### [SOURCE MATERIAL]
────────────────────────────────────────

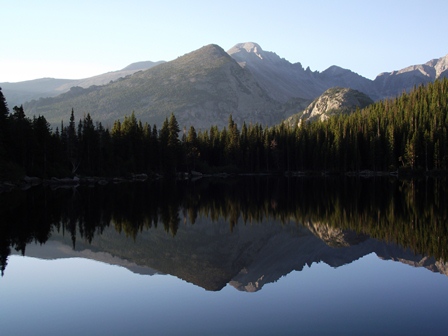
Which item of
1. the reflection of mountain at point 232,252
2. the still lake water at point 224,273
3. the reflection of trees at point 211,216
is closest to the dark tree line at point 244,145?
the reflection of trees at point 211,216

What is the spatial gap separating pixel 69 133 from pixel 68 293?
272 ft

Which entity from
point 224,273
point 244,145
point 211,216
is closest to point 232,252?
point 224,273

────────────────────────────────────────

### [SET TASK]
Return the whole listing above line for line, without changing a word, and omit the pictures.

### [THE RESPONSE]
Which item of
1. the reflection of mountain at point 232,252
2. the still lake water at point 224,273
3. the reflection of trees at point 211,216
is closest to the dark tree line at point 244,145?
the reflection of trees at point 211,216

What is the spatial gap separating pixel 69 133 from pixel 68 293?
272 ft

Which entity from
point 224,273
point 244,145
point 211,216
is closest to point 232,252?
point 224,273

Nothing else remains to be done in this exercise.